## Passage to read
□ □ □

The WA Earbus was the brainchild of ENT Professor Harvey Coates who developed the first Australian Earbus in 2006 with financial support from Variety WA. Professor Coates had seen the Earbus idea in NZ and thought it could reach Aboriginal children in remote and regional areas of Wa.
Earbus mobile ear health clinics offer full primary health care to Aboriginal children in schools, daycares, kindergartens and playgroups. As well as providing comprehensive ear screening, the Earbus employs GPs, audiologists and ENTs so referral is quick and treatment is seamless.
In the Goldfields about 600km from Perth the Earbus visits remote communities of Menzies, Leonora and Laverton as well as Kalgoorlie and surrounding towns. Earbus Foundation works in close partnership with Bega Garnbirringu AMS using Aboriginal health workers, nurses and dispensary staff to complete the clinical team. Perth-based doctors fly in to assist with treatment in both Kalgoorlie and local sites. The primary health care focus means GPs have treated Aboriginal children for many conditions, including conjunctivitis, acrodysostosis, viral URTI, skin lesions, scabies, UTI, head lice, visual loss/ astigmatism and developmental delays.
Similar Earbus services run from the mining town of Port Hedland in WA’s remote north-west. The Pilbara Earbus visits urban communities and playgroups in Hedland as well as remote communities of Strelley, Warralong and Yandeyarra in partnership with Wirrkaka Maya Aboriginal Health Service.

□ □ □

## Data for analysis
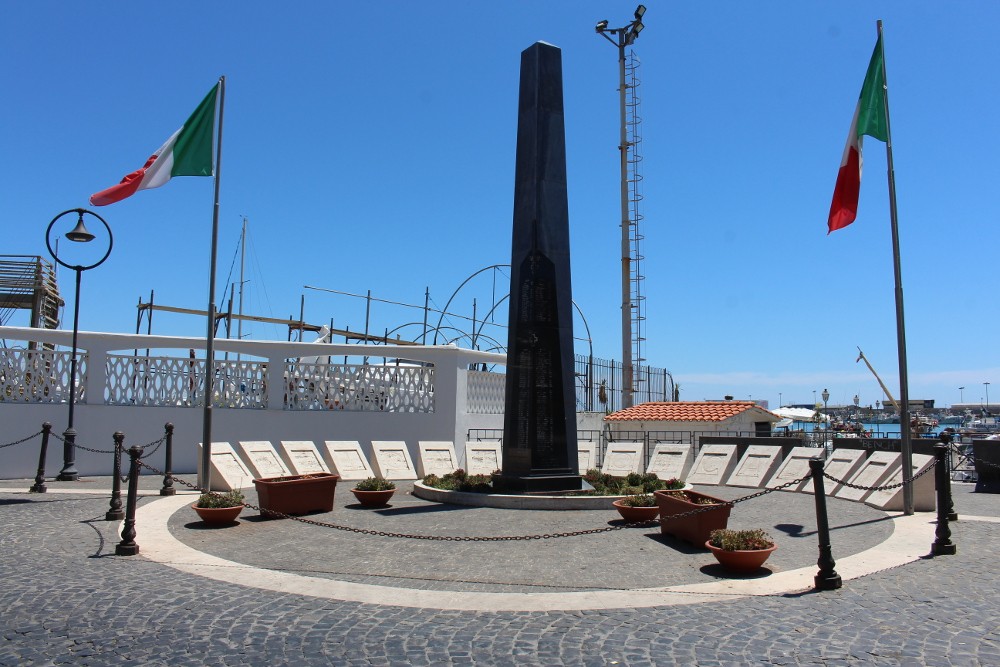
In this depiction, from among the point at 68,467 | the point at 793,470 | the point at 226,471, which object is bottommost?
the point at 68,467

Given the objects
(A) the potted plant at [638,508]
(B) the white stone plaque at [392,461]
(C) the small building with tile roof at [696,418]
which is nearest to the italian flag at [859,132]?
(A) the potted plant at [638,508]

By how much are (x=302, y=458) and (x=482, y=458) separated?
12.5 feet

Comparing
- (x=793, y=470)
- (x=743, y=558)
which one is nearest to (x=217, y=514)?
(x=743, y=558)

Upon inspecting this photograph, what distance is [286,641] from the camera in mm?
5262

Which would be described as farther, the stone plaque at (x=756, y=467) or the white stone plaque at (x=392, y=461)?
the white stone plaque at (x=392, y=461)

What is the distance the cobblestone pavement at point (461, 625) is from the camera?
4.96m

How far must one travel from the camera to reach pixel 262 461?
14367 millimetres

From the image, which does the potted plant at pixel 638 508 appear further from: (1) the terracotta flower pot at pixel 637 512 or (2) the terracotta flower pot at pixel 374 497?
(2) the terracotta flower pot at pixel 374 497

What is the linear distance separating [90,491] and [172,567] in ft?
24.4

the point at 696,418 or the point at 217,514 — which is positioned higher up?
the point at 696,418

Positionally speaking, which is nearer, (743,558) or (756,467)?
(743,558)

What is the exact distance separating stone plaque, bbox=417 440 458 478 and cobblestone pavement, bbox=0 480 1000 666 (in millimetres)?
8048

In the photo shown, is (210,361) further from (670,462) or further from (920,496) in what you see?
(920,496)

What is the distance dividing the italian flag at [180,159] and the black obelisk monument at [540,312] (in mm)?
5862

□ □ □

## Tasks to carry out
A. Rewrite the passage about the Earbus clinics, starting at the words "The WA Earbus" and ending after "areas of Wa.", with "NZ" changed to "New Zealand".
B. Pick up the account of the Earbus ear health clinics right after its last sentence and keep writing.

## Results
A.
The WA Earbus was the brainchild of ENT Professor Harvey Coates who developed the first Australian Earbus in 2006 with financial support from Variety WA. Professor Coates had seen the Earbus idea in New Zealand and thought it could reach Aboriginal children in remote and regional areas of Wa.

B.
“The idea of the Earbus Program is to take GPs to Aboriginal people instead of expecting them to negotiate their way through white fella mainstream services” said Earbus Foundation CEO Paul Higginbotham. “This service model was designed by Aboriginal people, for Aboriginal people and it works to keep children in the treatment pathway from first contact to wellness.”
By working in close partnership with schools, daycares and kindergartens the Earbus program has developed a tight model of continuous care. GPs write short course antibiotics which are delivered by the Earbus team then supervised by schools so every child takes the full course when prescribed. Children needing ear washes are tracked and managed in partnership so on the next Earbus visit (usually monthly) children are ready for further treatment.
On average Aboriginal children suffer from middle ear disease for 32 months of the first five years of life, compared to three months for non-Indigenous children. While vaccination programs have been tried and prevention/awareness programs are in place in some remote communities 100% of Aboriginal children are affected.